▶ **Verilen Metin**:
Eğitim İş Kütahya Şubesi

İNSANCA YAŞAYACAK ÜCRET, VERGİDE ADALET İSTİYORUZ!

Sendika Haberleri

İNSANCA YAŞAYACAK ÜCRET, VERGİDE ADALET İSTİYORUZ!

Ülkedeki ekonomik krizi, açlığı, yoksulluğu ve enflasyonu yok sayan AKP iktidarını, açıkladığı sahte enflasyon oranıyla kamu çalışanlarının yoksulluk sınırı altında ücretlere mahkum edilmesine alet olan TÜİK’i,  tüm Türkiye’de alanlarda protesto ettik, “İnsanca yaşayacak ücret, vergide adalet” istedik. 
Ankara’da Ulus Atatürk Anıtı önünde, gerçekleştirdiğimiz eyleme Genel Başkanımız Kadem Özbay, Genel Mali Sekreterimiz Hüseyin Selçuk, Genel Örgütlenme Sekreterimiz Şenol Eyüboğlu, Genel Özlük Hukuk ve TİS Sekreterimiz Orhan Yıldırım, Genel Basın Yayın ve Uluslararası İlişkiler Sekreterimiz Emine Çalık, Ankara 1,2 ve 3 No’lu Şubelerimizin Yönetim Kurulu Üyeleri, Konfederasyonumuz Birleşik Kamu-İş Genel Başkanı Mehmet Balık, bağlı sendikaların Yönetim Kurulu Üyeleri, CHP Ankara Milletvekili Yıldırım Kaya ile Sendikalar ve Konfederasyonlar Platformu temsilcileri katıldı.

Toplanan veri girdileri

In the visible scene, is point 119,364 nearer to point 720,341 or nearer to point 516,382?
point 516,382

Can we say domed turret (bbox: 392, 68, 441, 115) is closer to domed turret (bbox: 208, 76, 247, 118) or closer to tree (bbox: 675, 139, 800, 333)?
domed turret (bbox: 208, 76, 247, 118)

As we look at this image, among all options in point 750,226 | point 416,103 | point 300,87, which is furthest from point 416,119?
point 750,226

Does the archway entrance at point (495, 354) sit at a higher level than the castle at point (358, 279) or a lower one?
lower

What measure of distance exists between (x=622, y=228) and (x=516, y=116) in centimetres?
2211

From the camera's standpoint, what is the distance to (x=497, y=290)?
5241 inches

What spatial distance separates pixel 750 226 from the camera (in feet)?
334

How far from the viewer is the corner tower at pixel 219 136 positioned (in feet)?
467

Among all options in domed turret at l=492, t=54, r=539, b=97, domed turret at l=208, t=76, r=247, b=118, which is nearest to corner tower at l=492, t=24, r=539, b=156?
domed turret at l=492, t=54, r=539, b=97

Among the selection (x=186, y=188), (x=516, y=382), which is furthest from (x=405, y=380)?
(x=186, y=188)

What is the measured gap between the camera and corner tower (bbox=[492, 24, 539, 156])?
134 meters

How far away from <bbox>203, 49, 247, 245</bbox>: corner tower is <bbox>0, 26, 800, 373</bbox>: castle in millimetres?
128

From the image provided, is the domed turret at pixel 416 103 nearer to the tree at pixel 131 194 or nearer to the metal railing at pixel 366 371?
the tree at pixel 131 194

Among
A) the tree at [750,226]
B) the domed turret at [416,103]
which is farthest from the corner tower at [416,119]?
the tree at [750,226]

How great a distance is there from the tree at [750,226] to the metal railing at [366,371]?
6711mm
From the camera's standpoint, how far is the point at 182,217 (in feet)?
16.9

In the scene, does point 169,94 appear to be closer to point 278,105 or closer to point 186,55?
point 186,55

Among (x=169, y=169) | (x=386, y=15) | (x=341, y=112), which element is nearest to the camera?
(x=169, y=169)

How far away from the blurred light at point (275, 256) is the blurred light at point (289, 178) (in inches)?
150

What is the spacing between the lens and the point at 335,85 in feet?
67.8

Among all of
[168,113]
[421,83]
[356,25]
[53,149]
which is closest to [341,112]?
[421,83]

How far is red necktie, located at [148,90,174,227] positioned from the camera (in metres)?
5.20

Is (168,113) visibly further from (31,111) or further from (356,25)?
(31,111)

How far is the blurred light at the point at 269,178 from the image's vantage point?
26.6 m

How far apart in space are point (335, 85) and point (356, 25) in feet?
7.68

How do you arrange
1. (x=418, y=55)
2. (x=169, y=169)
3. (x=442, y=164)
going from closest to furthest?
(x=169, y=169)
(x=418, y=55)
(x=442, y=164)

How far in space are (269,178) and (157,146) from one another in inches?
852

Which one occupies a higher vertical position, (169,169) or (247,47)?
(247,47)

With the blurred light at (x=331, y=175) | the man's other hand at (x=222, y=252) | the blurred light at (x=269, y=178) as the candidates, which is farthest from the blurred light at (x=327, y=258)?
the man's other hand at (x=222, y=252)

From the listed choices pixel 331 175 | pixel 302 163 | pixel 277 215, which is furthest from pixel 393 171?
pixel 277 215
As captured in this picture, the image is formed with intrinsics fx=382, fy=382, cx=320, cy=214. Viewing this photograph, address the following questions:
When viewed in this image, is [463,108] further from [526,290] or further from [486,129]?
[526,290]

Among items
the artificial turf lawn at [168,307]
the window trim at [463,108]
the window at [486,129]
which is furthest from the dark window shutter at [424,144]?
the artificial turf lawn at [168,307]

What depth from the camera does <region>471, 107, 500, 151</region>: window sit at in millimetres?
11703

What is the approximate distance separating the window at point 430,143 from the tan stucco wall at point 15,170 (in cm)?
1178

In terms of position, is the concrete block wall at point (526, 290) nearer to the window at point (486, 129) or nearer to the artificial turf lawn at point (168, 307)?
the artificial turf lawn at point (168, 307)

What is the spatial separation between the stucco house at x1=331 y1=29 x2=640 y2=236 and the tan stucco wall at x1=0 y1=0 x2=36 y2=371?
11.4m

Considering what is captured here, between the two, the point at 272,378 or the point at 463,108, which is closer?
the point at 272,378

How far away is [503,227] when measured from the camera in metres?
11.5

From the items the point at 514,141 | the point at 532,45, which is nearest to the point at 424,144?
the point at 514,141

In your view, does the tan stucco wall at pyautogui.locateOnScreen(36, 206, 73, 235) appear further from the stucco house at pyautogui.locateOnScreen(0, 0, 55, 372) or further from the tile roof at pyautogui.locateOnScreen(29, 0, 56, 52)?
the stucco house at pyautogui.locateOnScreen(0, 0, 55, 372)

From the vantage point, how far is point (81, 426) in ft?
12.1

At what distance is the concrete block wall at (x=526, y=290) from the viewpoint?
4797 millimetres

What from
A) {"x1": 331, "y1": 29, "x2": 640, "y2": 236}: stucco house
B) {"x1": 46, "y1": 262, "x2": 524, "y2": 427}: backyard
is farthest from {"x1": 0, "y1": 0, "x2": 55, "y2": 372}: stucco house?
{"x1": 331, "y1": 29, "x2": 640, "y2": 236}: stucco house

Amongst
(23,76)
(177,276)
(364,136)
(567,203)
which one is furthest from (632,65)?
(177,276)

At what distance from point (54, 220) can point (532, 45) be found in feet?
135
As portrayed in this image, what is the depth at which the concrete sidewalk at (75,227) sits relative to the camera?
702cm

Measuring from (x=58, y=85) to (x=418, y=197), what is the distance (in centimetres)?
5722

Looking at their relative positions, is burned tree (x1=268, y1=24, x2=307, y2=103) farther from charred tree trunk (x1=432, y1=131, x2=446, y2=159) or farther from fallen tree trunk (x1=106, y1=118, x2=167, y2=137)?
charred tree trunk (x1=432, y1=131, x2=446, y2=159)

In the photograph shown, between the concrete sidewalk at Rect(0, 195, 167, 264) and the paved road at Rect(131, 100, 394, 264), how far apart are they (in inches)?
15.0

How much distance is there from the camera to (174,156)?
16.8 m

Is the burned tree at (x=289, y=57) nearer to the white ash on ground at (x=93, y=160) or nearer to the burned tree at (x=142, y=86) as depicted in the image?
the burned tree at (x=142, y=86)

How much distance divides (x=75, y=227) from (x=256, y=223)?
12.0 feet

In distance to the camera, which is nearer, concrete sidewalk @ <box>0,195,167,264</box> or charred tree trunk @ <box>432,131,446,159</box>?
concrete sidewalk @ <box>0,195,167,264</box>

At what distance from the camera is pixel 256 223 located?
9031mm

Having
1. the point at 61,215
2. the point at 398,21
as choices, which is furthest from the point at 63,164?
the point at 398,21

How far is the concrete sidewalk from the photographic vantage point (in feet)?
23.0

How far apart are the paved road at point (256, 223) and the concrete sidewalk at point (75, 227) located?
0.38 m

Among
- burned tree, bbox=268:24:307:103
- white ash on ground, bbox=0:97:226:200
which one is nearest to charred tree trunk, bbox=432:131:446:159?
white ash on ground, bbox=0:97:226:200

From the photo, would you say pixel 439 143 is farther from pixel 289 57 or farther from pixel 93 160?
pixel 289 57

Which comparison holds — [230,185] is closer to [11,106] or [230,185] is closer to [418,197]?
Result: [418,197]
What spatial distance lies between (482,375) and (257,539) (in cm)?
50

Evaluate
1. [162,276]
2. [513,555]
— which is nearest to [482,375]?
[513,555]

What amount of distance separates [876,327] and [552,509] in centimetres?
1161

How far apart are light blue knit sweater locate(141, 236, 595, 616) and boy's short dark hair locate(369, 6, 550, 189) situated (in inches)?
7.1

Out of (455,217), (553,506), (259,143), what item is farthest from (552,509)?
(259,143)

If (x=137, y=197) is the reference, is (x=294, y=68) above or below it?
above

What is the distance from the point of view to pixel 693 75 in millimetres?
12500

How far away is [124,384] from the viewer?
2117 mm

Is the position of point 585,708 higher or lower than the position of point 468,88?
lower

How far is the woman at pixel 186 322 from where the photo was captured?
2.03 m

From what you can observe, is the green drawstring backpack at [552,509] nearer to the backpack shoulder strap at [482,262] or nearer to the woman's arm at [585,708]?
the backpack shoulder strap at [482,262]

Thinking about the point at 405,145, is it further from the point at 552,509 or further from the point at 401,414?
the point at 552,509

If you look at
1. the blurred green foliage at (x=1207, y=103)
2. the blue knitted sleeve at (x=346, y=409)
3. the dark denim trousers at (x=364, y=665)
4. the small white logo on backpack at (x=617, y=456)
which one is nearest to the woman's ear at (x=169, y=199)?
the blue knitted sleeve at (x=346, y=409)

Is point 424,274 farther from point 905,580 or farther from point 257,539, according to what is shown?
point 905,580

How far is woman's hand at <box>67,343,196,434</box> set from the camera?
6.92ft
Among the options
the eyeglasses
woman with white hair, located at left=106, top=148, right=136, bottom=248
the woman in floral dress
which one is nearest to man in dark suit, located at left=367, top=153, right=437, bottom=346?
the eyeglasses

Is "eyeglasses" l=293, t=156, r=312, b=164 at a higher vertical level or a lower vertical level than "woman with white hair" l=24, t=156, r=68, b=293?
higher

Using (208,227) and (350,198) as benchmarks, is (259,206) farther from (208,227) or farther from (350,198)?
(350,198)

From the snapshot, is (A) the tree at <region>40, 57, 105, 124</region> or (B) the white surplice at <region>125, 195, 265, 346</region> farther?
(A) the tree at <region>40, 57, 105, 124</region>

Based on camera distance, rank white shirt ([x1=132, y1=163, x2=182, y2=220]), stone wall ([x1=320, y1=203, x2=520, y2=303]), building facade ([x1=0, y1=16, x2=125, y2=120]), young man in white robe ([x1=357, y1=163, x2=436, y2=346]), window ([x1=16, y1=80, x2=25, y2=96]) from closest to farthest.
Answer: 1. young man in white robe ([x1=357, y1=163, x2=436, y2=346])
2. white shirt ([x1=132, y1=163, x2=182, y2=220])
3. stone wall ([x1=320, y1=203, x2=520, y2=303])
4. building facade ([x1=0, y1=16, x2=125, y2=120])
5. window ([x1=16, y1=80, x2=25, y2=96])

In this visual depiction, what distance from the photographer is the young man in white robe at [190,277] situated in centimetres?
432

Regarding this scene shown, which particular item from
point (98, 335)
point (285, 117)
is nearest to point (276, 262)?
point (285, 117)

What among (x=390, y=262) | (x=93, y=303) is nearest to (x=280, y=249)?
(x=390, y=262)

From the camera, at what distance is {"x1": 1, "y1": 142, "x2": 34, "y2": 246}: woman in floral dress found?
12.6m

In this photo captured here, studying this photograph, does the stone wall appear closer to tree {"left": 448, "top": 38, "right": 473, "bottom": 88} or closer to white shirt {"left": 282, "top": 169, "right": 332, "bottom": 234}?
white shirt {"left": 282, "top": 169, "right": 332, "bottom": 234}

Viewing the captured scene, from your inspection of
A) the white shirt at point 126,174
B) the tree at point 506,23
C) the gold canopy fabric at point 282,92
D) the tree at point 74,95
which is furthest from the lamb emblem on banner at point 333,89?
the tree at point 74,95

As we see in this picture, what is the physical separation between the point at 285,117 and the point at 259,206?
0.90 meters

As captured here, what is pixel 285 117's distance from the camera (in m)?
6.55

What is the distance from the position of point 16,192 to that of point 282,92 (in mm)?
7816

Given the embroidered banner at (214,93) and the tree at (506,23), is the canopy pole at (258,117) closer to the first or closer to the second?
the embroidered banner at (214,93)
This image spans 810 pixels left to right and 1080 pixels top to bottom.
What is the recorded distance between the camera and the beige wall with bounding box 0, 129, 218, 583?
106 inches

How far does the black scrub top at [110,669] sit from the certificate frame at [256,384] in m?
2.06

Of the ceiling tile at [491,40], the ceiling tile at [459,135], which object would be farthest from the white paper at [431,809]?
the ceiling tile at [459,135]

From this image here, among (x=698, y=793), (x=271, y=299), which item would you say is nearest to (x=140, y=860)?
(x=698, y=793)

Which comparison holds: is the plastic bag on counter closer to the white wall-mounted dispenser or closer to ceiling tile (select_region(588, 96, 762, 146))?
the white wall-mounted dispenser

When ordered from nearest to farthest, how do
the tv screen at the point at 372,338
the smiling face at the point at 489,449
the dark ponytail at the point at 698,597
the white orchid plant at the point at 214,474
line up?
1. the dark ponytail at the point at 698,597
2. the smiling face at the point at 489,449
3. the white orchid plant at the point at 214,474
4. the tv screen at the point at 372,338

▶ **Yapacaklarınız**:
[1] Sendika haberine göre:
(a) Protestolarda hangi talep dile getirildi?
(b) Ankara'daki eylem nerede yapıldı?
(c) Birleşik Kamu-İş Genel Başkanı kimdir?
[2] Sendika haberinde "Ülkedeki ekonomik krizi, açlığı, yoksulluğu" sözlerinden "Platformu temsilcileri katıldı." sözlerine kadar uzanan bölümü olduğu gibi çıkarın.
[3] Sendika haberini son cümlesinin ardından sürdürerek yazın.

▶ **Alıştırma Yanıtları**:
[1]
(a) "İnsanca yaşayacak ücret, vergide adalet"
(b) Ulus Atatürk Anıtı önünde
(c) Mehmet Balık

[2]
Ülkedeki ekonomik krizi, açlığı, yoksulluğu ve enflasyonu yok sayan AKP iktidarını, açıkladığı sahte enflasyon oranıyla kamu çalışanlarının yoksulluk sınırı altında ücretlere mahkum edilmesine alet olan TÜİK’i,  tüm Türkiye’de alanlarda protesto ettik, “İnsanca yaşayacak ücret, vergide adalet” istedik. 
Ankara’da Ulus Atatürk Anıtı önünde, gerçekleştirdiğimiz eyleme Genel Başkanımız Kadem Özbay, Genel Mali Sekreterimiz Hüseyin Selçuk, Genel Örgütlenme Sekreterimiz Şenol Eyüboğlu, Genel Özlük Hukuk ve TİS Sekreterimiz Orhan Yıldırım, Genel Basın Yayın ve Uluslararası İlişkiler Sekreterimiz Emine Çalık, Ankara 1,2 ve 3 No’lu Şubelerimizin Yönetim Kurulu Üyeleri, Konfederasyonumuz Birleşik Kamu-İş Genel Başkanı Mehmet Balık, bağlı sendikaların Yönetim Kurulu Üyeleri, CHP Ankara Milletvekili Yıldırım Kaya ile Sendikalar ve Konfederasyonlar Platformu temsilcileri katıldı.

[3]
Genel Başkanımız Kadem Özbay, basın açıklamasında şunları kaydetti:
“Yanlış ekonomi politikaları sonucu ülkenin içine sokulduğu ekonomik buhrana karşı halkın gösterdiği haklı tepkileri dindirmek için seçim şekerleri dağıtmaya başlayan iktidar, ufacık iyileştirmeleri devasa reformlar gibi ambalajlamaya devam etmektedir. Bunun en çarpıcı örneği ise müjde nidalarıyla açıklanan yeni gelir vergisi dilimleridir.
Yeni vergi dilimlerinde kamu emekçisinin yılın başında aldığı maaşın yılın daha ortası olmadan erimeye başlaması ayıbı ortadan kaldırılmamış, sadece kısmi olarak iyileştirilmiştir. Vergi dilimi tutarlarının Yeniden Değerleme Oranının (YDO) altında artırılması nedeniyle kamu emekçilerinin yılın başında ceplerine giren ücret birkaç ay içinde yine azalamaya başlayacaktır. Bu değişiklikle kamu emekçisinin maaşının sadece birkaç ay daha geç erimesi sağlanmış; yani soygun baki kalmış, oranı değiştirilmiştir.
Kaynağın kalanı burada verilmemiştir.